Collected data
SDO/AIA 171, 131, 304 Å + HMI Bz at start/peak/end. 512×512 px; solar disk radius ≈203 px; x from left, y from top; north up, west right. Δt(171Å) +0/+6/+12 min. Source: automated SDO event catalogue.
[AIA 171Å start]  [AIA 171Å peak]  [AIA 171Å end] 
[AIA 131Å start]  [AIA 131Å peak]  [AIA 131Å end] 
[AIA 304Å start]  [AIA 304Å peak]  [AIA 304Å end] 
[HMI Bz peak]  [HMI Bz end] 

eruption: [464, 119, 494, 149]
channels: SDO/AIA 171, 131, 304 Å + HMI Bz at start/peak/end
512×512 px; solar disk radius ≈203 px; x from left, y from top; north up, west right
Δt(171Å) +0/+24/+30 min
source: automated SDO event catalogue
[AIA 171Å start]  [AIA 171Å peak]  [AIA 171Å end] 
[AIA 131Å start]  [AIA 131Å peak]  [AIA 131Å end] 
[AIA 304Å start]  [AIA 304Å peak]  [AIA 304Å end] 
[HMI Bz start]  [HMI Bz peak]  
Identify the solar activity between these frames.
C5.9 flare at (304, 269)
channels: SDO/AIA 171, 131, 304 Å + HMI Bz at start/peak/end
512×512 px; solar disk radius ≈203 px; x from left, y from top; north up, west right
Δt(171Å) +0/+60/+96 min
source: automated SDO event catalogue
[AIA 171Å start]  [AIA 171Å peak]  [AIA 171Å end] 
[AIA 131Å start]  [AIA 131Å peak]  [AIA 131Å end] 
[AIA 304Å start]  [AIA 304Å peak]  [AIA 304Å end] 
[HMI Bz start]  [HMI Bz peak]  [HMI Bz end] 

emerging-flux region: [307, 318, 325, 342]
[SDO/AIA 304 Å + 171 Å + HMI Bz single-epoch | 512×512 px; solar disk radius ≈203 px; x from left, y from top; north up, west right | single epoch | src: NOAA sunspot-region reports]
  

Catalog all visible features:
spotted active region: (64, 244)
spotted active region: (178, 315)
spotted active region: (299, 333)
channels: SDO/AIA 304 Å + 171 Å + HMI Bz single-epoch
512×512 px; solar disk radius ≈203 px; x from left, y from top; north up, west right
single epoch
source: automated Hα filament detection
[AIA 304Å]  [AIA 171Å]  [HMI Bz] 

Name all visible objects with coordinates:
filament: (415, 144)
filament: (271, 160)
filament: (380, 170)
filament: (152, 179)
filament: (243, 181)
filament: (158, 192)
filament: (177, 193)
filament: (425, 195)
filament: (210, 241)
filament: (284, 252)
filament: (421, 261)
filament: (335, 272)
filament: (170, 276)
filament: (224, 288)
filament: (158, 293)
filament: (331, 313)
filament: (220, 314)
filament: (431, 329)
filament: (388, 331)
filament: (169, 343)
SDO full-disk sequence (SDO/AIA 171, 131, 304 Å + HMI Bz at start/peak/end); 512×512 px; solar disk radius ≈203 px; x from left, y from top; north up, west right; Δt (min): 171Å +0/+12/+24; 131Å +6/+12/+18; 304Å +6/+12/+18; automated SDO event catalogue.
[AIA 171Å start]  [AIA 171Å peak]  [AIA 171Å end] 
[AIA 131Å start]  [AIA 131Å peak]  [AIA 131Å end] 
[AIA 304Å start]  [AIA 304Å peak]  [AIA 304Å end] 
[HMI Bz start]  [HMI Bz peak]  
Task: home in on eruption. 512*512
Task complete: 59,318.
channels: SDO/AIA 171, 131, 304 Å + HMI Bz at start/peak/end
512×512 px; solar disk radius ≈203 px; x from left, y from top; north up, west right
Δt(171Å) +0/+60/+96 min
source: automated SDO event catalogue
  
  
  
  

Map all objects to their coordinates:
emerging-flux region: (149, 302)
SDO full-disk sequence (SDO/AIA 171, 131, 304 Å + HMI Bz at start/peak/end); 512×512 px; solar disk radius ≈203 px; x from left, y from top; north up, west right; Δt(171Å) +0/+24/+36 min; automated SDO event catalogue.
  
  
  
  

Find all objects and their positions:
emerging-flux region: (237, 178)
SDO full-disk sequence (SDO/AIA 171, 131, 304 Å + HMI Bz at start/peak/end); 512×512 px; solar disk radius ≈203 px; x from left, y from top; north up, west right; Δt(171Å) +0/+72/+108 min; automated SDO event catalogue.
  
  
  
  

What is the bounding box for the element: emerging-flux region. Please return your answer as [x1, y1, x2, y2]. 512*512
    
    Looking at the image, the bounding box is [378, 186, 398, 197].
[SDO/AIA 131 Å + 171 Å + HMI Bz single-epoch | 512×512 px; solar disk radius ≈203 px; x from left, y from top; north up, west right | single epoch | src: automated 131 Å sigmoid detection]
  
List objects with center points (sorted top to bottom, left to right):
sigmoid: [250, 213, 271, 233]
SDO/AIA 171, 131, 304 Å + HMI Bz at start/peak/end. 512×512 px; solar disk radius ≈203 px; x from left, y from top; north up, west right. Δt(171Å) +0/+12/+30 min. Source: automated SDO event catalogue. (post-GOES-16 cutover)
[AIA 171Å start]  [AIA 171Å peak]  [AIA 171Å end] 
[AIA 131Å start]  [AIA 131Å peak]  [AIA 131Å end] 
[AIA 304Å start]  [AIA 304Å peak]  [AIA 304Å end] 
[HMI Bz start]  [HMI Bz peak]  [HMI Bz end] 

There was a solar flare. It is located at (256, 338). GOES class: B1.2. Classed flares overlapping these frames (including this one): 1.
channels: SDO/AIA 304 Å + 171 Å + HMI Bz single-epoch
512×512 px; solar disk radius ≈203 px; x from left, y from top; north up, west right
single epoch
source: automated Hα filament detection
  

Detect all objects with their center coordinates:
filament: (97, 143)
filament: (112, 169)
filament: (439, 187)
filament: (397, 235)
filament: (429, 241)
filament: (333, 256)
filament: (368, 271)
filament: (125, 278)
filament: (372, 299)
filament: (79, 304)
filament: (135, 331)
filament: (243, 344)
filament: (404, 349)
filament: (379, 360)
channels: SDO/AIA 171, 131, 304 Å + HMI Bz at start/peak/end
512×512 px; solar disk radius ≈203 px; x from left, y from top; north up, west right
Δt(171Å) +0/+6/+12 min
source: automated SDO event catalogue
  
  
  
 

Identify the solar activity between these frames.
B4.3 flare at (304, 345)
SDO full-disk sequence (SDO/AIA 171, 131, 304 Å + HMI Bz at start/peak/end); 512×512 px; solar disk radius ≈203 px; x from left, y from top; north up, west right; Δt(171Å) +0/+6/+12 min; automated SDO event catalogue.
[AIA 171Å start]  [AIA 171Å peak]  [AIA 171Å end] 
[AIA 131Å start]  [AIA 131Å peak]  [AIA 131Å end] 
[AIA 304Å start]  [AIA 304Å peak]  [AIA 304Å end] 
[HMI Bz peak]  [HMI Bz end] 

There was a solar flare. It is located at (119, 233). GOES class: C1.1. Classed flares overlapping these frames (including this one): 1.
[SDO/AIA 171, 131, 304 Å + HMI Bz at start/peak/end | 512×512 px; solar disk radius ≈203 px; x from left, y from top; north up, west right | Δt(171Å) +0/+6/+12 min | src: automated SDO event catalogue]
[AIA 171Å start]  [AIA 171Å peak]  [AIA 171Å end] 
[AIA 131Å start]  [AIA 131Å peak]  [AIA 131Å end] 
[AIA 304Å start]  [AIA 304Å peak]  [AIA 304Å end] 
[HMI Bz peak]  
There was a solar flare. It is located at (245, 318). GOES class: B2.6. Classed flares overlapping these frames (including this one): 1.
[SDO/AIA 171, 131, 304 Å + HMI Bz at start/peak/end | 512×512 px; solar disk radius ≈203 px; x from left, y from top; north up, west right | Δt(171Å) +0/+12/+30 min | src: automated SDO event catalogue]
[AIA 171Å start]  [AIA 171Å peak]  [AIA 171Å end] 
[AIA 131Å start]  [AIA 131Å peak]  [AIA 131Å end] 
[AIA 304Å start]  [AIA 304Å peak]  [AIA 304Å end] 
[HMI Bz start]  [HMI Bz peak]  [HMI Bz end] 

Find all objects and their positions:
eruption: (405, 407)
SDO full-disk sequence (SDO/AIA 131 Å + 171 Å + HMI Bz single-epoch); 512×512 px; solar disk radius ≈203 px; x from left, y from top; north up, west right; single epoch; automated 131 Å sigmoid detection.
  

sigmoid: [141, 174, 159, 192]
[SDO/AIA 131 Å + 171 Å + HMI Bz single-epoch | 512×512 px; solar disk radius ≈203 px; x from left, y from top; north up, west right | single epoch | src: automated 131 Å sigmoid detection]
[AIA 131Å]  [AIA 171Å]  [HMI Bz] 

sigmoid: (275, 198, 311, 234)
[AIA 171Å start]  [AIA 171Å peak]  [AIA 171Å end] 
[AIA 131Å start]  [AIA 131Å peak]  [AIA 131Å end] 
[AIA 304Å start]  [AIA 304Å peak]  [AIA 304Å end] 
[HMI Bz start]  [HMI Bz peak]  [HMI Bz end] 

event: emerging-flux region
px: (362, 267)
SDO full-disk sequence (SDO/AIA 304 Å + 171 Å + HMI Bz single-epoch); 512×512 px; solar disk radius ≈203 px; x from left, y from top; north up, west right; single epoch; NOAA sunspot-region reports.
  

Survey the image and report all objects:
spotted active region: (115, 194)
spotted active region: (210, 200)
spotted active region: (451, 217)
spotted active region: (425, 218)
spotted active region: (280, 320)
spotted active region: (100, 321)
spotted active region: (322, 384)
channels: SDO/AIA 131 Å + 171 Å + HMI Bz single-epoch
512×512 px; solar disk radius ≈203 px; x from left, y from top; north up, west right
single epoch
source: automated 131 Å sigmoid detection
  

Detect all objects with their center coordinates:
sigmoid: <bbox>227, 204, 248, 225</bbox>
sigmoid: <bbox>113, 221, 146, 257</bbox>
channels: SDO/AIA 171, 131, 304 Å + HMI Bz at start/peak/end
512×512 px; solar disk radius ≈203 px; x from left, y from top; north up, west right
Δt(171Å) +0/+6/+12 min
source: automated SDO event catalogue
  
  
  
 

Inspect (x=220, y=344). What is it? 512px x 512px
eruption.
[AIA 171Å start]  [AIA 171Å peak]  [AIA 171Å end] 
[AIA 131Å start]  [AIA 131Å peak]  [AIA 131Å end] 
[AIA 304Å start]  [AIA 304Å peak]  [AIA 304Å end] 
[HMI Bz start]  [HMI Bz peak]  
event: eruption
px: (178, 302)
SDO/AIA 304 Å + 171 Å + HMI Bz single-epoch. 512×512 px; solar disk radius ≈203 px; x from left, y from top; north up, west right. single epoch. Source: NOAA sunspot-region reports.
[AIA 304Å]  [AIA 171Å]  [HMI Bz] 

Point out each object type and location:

WHAT IS BEING ASKED: Scan the data above and copy each line containing the word "overlapping".

ANSWER SPACE:
There was a solar flare. It is located at (256, 338). GOES class: B1.2. Classed flares overlapping these frames (including this one): 1.
There was a solar flare. It is located at (119, 233). GOES class: C1.1. Classed flares overlapping these frames (including this one): 1.
There was a solar flare. It is located at (245, 318). GOES class: B2.6. Classed flares overlapping these frames (including this one): 1.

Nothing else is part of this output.